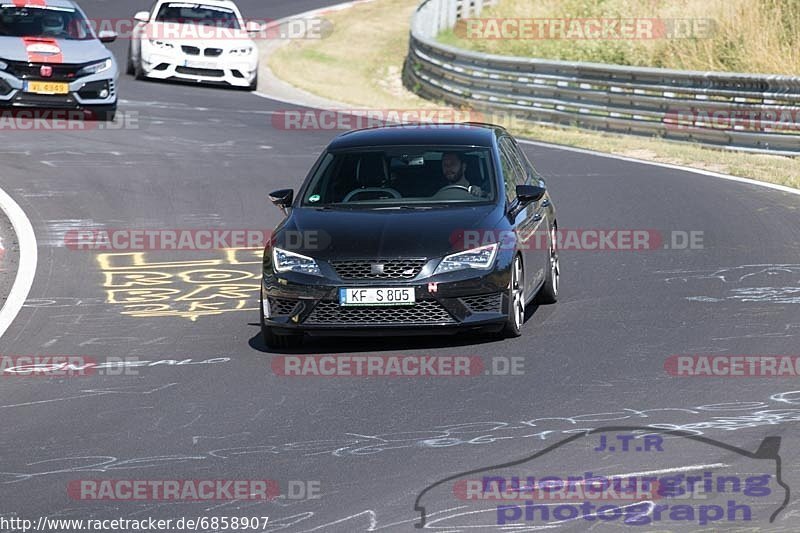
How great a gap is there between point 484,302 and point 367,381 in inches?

--

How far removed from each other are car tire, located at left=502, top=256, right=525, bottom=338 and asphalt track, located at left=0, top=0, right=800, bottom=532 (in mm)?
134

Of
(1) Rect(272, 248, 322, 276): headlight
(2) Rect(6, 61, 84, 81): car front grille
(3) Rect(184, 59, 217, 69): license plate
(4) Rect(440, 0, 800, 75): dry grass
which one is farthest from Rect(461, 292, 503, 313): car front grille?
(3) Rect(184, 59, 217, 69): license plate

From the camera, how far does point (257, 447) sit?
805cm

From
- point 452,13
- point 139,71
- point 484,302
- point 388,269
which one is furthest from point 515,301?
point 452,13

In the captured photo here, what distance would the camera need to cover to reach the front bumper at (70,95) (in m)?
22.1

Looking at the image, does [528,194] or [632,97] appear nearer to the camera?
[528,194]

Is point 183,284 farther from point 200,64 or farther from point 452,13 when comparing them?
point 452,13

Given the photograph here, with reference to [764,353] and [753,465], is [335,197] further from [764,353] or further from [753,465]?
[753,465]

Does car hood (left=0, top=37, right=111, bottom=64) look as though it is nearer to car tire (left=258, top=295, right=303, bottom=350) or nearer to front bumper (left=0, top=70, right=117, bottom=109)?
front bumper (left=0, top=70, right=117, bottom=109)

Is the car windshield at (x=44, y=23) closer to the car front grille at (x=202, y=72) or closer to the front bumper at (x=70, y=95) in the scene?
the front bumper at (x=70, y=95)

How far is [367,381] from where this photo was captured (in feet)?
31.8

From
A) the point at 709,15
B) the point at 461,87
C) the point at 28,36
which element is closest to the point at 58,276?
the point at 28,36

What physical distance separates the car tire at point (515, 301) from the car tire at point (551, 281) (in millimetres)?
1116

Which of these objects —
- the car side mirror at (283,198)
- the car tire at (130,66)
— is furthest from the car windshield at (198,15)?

= WORK TO COMPLETE =
Write the rows from the line with "How far removed" to the line with "windshield at (198,15)?" as a numbered list, with both of those lines included and blank lines omitted.

= TASK RESPONSE =
1. How far removed from each other are car tire, located at left=502, top=256, right=525, bottom=338 and asphalt track, located at left=0, top=0, right=800, bottom=532 (in mm)?
2. 134
3. Of
4. (1) Rect(272, 248, 322, 276): headlight
5. (2) Rect(6, 61, 84, 81): car front grille
6. (3) Rect(184, 59, 217, 69): license plate
7. (4) Rect(440, 0, 800, 75): dry grass
8. which one is farthest from Rect(461, 292, 503, 313): car front grille?
9. (3) Rect(184, 59, 217, 69): license plate
10. From the camera, how far does point (257, 447) sit?
11. 805cm
12. From
13. - point 452,13
14. - point 139,71
15. - point 484,302
16. - point 388,269
17. which one is furthest from point 515,301?
18. point 452,13
19. In the captured photo here, what distance would the camera need to cover to reach the front bumper at (70,95) (in m)?
20. 22.1
21. Looking at the image, does [528,194] or [632,97] appear nearer to the camera?
22. [528,194]
23. Is point 183,284 farther from point 200,64 or farther from point 452,13 when comparing them?
24. point 452,13
25. Given the photograph here, with reference to [764,353] and [753,465], is [335,197] further from [764,353] or further from [753,465]?
26. [753,465]
27. Does car hood (left=0, top=37, right=111, bottom=64) look as though it is nearer to car tire (left=258, top=295, right=303, bottom=350) or nearer to front bumper (left=0, top=70, right=117, bottom=109)?
28. front bumper (left=0, top=70, right=117, bottom=109)
29. Is the car windshield at (x=44, y=23) closer to the car front grille at (x=202, y=72) or closer to the front bumper at (x=70, y=95) in the scene?
30. the front bumper at (x=70, y=95)
31. How far is [367,381] from where this photo was captured (in feet)?
32. 31.8
33. From
34. A) the point at 709,15
35. B) the point at 461,87
36. C) the point at 28,36
37. which element is closest to the point at 58,276?
38. the point at 28,36
39. What physical distance separates the car tire at point (515, 301) from the car tire at point (551, 281) (in millimetres)?
40. 1116
41. Which of these objects —
42. - the car side mirror at (283,198)
43. - the car tire at (130,66)
44. — is furthest from the car windshield at (198,15)?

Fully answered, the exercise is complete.